▶ _Given text_
>> Start
Writing tension in romance.
When I was asked to do this blog for a writer friend's site, the first thing to hit me was panic. I can write sexual awareness between hero and heroine well enough without thinking about it, but put a label on it and the well dries up…
When I was asked to do this blog for a writer friend's site, the first thing to hit me was panic. I can write sexual awareness between hero and heroine well enough without thinking about it, but put a label on it and the well dries up…
In the world of romance, so many little things must take place and be
set in motion for any tension to be built up between H/h. From the
moment that first meeting happens, the reader must be drawn to the
couple, feel the instant connection. You must know, feel
that these two were meant to be together. Every single look, every
single touch, and every sense, is played upon. The way they move, react
to each other draws the reader in.
♥
To give a little example, I’m pulling a snippet from the top of my head.
The early tension between H/h.
“At least when you shudder this time, it will be for all the
right reasons.” At the low murmur of his voice, she almost dropped the
tray.
Swinging around, her chest brushing his, she stared into warm
hazel eyes. The same lazy smile lingered on his incredible mouth. One
she dreamed about from the moment she realized he was more than just her
brother’s friend.
He leaned in, and she waited in breathless anticipation. But he
merely reached past her, his tanned hand snagging a cookie. Leaning
against the counter, he took a bite of his biscuit and studied her.
“What have you been up to, princess?”
Now, lets dissect this paragraph. Below is a walk through of how I
created the early developing awareness between H/h using the five
senses.
“I’m still shuddering from that little display,” she (heroine)
said to her friend, pulling her face in distaste as she set a tray of
baked cookies on the counter.
“At least when you shudder this time, it will be for all the
right reasons.” At the low murmur of his voice, she almost dropped the
tray.
Hearing. Already you experience the tension the moment she hears his
voice. Her reaction? The fact she nearly drops her tray, shows you her
hands are shaking, the shock. And you can bet her hearts pounding like a
drumroll.
Swinging around, her chest brushing his, she stared into warm hazel eyes.
Notice,
she swings to him, not turns. Her reaction’s instantaneous. When she
faces him, he stares at her with warmth. He could have stood anywhere
and announced himself, but he chooses to stand not just behind her, but
so close that when she turns, her chest brushes his. His voice lowered,
he makes his announcement. And in this way you see he’s definitely
interested, even though his words to her are playful, teasing.
The same lazy smile lingered on his incredible mouth. One she
dreamed about from the moment she realized he was more than just her
brother’s friend. He leaned in, and she waited in breathless
anticipation.
>> End
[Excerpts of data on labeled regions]
>> Start
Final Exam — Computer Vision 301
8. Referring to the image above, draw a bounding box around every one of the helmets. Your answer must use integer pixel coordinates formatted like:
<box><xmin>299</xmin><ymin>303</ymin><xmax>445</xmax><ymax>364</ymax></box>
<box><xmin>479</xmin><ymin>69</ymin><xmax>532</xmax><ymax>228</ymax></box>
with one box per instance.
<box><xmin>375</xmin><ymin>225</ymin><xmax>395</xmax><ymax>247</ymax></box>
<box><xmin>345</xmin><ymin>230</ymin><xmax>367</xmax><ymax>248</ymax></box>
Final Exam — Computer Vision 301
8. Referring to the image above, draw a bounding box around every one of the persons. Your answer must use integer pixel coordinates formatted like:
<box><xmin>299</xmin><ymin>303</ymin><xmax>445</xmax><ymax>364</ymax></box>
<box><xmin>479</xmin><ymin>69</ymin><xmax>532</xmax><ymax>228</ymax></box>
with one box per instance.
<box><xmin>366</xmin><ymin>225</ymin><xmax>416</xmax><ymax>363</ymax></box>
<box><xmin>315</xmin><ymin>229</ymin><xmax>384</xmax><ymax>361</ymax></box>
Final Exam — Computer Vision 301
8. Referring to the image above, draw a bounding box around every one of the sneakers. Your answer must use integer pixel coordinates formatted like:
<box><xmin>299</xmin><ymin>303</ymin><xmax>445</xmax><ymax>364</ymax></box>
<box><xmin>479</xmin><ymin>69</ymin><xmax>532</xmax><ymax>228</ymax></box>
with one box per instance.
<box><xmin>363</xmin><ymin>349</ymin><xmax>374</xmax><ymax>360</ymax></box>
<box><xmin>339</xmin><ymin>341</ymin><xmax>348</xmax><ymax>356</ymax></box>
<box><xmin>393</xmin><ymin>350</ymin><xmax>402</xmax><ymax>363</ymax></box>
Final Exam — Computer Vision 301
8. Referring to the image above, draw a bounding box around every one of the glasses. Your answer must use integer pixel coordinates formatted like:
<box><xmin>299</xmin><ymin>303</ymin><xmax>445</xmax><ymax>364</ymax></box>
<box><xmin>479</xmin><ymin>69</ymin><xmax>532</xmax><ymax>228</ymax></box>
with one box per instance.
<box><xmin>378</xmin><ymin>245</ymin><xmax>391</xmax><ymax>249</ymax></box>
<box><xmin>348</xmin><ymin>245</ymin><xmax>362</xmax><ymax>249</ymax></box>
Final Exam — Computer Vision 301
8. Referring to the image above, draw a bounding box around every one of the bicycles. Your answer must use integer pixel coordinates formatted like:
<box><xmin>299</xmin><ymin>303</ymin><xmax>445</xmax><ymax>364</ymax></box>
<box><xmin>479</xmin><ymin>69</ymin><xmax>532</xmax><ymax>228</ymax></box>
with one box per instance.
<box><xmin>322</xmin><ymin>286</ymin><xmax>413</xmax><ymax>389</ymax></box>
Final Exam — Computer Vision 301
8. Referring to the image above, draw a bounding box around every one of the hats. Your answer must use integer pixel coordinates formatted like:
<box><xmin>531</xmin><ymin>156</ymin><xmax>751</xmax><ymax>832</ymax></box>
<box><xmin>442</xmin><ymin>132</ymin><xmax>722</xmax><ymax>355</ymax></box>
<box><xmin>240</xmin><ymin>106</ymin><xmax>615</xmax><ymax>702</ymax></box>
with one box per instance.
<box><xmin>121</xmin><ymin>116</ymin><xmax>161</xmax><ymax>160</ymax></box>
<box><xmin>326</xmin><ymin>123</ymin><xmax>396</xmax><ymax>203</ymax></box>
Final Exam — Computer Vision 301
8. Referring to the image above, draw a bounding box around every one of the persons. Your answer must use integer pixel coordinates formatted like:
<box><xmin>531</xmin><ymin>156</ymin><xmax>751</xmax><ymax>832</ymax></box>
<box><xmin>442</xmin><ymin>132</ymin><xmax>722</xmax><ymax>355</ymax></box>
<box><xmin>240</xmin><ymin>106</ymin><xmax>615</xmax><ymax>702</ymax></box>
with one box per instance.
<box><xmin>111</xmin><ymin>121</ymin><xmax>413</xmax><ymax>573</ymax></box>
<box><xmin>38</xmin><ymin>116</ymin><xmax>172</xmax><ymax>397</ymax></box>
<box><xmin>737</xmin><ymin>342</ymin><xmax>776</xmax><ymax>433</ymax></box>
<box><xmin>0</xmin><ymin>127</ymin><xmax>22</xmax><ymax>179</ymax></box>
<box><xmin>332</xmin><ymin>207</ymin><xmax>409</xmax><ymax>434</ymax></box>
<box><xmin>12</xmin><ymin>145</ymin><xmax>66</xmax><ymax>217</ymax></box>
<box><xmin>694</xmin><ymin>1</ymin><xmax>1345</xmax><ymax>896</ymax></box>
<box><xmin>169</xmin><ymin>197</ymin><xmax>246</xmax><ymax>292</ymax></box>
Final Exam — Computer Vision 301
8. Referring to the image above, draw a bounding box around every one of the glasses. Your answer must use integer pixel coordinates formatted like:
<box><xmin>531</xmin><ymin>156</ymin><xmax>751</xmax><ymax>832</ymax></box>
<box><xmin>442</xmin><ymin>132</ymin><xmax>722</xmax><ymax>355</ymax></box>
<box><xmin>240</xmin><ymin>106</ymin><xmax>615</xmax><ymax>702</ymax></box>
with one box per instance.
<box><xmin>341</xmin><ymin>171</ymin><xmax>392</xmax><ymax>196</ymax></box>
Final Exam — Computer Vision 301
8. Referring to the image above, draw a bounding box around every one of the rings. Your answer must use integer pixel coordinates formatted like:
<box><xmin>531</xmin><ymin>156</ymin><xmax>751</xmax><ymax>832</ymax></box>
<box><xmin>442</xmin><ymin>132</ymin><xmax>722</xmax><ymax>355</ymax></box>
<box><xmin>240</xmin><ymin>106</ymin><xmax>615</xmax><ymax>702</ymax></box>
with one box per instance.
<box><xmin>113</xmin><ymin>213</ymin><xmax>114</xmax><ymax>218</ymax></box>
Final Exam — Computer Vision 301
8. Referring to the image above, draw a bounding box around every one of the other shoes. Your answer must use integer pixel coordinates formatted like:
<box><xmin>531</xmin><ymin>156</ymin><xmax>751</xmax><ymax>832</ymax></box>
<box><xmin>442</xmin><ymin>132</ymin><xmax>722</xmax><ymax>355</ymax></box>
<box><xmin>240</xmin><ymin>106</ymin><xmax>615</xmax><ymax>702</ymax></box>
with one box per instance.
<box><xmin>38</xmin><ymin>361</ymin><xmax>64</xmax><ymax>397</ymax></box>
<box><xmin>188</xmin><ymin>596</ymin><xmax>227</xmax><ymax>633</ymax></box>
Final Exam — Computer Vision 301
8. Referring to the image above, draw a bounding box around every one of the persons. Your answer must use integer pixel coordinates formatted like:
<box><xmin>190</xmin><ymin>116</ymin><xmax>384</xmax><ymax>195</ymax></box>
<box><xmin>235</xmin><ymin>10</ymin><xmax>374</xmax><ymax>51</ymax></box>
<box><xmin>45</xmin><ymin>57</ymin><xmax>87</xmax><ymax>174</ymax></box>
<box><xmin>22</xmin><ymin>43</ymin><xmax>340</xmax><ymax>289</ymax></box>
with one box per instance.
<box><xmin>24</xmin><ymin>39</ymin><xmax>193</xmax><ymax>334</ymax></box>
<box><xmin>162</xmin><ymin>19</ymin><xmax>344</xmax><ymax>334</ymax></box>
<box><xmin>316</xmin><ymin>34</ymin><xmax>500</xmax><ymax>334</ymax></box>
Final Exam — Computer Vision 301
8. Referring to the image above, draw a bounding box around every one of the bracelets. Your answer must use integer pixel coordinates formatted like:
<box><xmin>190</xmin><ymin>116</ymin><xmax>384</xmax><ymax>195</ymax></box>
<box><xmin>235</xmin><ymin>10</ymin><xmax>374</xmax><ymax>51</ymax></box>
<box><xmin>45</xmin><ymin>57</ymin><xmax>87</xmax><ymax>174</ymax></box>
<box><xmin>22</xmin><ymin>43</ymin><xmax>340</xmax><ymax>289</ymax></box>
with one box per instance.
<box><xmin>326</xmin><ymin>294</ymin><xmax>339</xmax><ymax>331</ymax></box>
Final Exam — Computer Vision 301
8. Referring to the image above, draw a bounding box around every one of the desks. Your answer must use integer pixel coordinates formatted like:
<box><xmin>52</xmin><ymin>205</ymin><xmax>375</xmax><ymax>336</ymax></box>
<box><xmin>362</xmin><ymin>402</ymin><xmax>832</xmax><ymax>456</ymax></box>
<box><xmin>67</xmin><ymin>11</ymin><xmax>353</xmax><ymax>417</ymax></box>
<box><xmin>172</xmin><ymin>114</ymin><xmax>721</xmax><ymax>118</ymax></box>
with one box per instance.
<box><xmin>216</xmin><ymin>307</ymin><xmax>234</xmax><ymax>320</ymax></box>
>> End
▶ _What you are asked to do_
Resume the post on writing tension in romance, picking up after its last sentence. The items play no part in this work.

▶ _Solved exercise_
Another use of senses. Sight. Heroine zooms onto a feature of his
that draws her in. Then stretching the moment, adding to the tension as
she waits.
But he merely reached past her, his tanned hand snagging a
cookie. Leaning against the counter, he took a bite of his biscuit and
studied her. “What have you been up to, princess?”
This has not just verbal interaction of awareness, but the usage of
eye contact and body language. And when he leans in she thinks finally,
only he filched a cookie. But his action shows he’s reacting to her on a
deeper level, by watching her, a level filled with awareness.
Always
remember as the plot progresses, you have to up the stakes. Dig deeper,
heat things up between H/h.
Now, the scene leading to the moment everyone waits for.
Sister, that’s what he saw her as. She edged away, deciding to leave, when his arms snuck around her waist, startling her.
“Where are you off to?” He brought her back to him.
Trapped by the intensity of his stare, she became aware of her
own thudding heartbeat. Not a hint of a smile on his tempting mouth now.
“Home. I’m leaving.”
His gaze dropped to her lips, lingered. “I’ll drive you.”
“Why?”
Slowly, he looked back at her. “Because I’m done waiting.”
Now the stakes are upped, and tension’s wired you hard and fast, you need more.
Sister, that’s what he saw her as. She edged away, deciding to leave, when his arms snuck around her waist, startling her.
“Where are you off to?” He brought her back to him.
Trapped by the intensity of his stare, she became aware of her
own thudding heartbeat. Not a hint of a smile on his tempting mouth now.
With a look alone, instinctively as the reader you feel the change in
their relationship. It’s why with romance novels all emotions are
exaggerated. It’s to grip the reader and draw them into this sensual
experience, making you a part of it.
His gaze dropped to her lips, lingered. “I’ll drive you.”
“Why?”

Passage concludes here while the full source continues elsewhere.